Source:
Computer-executable instructions may be in many forms, such as program modules, executed by one or more computers or other devices. Generally, program modules include routines, programs, objects, components, data structures, etc. that perform particular tasks or implement particular abstract data types. Typically, the functionality of the program modules may be combined or distributed as desired in various embodiments.


Also, data structures may be stored in computer-readable media in any suitable form. For simplicity of illustration, data structures may be shown to have fields that are related through location in the data structure. Such relationships may likewise be achieved by assigning storage for the fields with locations in a computer-readable medium that conveys relationship between the fields. However, any suitable mechanism may be used to establish a relationship between information in fields of a data structure, including through the use of pointers, tags or other mechanisms that establish relationship between data elements.


Various changes may be made to the illustrative structures shown and described herein.


For example, position identification contacts were described as interacting with a mating component configured with a pattern of openings such that, where there is no opening aligned with a position identification contact, the position identification contact will be pressed by the mating component into a loop contact to activate the position sense contact. In other implementations, the mating component, such as a busbar shell, may have features of other types in each of multiple connector mating positions that interact with the position identification contacts, such as embossments, tabs, insulative nubs or other projecting structures. Where such a projecting structure is present, the position identification contact may be forced into contact with a loop contact. Where no such projecting structure is present, the position identification contact may remain separate from the loop contact.


As a further example, an illustrative partitioning of processing of the states of position identification contacts was described in connection with FIG. 10. The processing may be partitioned in other ways. A PSU, for example, may directly report its status along with a position code to a controller or other component outside the rack and receive commands addressed based on position code from a controller outside the rack.

Given entries:
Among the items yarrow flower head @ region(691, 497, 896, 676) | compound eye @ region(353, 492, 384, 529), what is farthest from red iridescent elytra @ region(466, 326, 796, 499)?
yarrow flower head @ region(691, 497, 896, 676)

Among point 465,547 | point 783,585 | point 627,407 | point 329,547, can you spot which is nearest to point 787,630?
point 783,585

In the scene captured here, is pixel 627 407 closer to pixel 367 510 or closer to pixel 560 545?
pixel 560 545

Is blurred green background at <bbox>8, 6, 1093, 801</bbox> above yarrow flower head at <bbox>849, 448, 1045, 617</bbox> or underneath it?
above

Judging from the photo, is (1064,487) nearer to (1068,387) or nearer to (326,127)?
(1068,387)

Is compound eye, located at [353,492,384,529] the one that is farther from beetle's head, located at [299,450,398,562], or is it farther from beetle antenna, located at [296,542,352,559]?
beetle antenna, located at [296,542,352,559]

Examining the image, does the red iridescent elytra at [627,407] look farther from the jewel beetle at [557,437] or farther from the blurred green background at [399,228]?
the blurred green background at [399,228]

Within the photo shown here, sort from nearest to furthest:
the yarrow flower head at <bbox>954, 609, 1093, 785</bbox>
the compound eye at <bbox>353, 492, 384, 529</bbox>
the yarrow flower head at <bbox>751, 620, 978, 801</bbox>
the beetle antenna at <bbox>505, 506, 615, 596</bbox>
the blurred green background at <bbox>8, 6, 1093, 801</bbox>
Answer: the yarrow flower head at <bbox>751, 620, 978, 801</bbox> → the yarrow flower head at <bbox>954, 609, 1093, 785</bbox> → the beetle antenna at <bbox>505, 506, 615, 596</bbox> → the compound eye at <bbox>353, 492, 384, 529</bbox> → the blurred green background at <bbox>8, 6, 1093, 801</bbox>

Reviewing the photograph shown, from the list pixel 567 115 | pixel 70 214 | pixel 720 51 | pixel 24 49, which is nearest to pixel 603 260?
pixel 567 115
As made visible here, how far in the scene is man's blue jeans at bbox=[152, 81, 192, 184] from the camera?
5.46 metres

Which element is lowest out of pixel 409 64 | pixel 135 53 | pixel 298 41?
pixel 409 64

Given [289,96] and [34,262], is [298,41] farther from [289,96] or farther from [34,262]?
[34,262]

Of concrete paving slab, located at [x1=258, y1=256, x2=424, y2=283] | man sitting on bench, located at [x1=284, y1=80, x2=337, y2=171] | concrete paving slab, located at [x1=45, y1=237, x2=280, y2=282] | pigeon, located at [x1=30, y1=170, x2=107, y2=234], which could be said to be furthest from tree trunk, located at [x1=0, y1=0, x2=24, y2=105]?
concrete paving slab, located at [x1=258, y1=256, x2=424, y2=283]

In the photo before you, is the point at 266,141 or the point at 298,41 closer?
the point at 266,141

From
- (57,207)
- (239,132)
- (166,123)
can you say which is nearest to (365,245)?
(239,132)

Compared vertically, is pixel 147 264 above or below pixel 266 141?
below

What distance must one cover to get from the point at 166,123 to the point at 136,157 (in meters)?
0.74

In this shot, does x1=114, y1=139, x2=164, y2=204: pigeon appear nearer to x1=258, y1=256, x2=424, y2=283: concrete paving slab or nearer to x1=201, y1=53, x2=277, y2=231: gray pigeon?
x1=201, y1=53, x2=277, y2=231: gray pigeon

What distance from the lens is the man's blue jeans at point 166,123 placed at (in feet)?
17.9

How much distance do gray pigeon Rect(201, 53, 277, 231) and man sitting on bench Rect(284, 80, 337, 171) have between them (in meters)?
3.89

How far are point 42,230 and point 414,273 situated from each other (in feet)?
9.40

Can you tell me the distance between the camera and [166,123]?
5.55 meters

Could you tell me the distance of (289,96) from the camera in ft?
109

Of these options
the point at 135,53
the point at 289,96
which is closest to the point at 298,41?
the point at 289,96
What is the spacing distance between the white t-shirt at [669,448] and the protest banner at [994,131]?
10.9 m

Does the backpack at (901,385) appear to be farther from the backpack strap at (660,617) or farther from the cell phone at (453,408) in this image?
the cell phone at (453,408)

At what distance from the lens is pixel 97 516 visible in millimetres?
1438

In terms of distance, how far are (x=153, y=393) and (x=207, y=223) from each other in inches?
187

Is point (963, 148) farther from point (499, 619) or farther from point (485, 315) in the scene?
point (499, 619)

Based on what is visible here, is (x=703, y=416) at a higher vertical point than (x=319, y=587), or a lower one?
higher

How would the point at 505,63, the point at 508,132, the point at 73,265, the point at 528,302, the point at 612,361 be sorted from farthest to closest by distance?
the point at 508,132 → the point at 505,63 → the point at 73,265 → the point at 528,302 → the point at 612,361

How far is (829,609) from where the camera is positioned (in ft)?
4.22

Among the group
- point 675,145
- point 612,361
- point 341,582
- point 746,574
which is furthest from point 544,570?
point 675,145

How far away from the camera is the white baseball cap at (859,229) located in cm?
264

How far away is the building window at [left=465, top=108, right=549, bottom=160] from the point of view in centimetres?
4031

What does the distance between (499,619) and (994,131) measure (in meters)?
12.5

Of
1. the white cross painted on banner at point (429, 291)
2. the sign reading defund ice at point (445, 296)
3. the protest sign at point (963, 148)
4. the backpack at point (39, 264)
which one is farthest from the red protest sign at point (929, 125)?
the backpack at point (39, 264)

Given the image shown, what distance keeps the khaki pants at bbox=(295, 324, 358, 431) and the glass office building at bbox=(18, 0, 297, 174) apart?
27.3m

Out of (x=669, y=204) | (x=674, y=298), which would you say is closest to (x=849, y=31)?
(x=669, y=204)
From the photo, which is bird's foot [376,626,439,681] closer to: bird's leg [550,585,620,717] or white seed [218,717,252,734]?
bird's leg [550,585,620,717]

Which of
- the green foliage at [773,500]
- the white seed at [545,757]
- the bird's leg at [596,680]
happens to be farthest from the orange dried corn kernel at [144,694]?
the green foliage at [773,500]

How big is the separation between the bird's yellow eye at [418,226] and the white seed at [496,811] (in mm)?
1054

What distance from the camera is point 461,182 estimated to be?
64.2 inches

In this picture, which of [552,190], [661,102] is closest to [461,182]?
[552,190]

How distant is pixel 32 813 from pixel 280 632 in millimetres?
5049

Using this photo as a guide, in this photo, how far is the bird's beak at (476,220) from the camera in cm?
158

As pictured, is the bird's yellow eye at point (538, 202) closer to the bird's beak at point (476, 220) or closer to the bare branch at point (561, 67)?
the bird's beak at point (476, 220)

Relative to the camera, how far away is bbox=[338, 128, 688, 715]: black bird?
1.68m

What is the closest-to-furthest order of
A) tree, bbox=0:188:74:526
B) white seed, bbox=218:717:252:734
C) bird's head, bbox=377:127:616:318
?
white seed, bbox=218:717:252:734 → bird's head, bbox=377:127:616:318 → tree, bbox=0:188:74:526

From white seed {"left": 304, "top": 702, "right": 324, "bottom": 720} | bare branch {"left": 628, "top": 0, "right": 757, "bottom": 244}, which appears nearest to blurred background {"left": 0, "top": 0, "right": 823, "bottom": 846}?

Exercise goal: In the data structures text, edit the part that opens with the words "Also, data structures" and closes with "between data elements." so that "references" stands in place of "pointers". The listing comes from a different source than the text.

Written reply:
Also, data structures may be stored in computer-readable media in any suitable form. For simplicity of illustration, data structures may be shown to have fields that are related through location in the data structure. Such relationships may likewise be achieved by assigning storage for the fields with locations in a computer-readable medium that conveys relationship between the fields. However, any suitable mechanism may be used to establish a relationship between information in fields of a data structure, including through the use of references, tags or other mechanisms that establish relationship between data elements.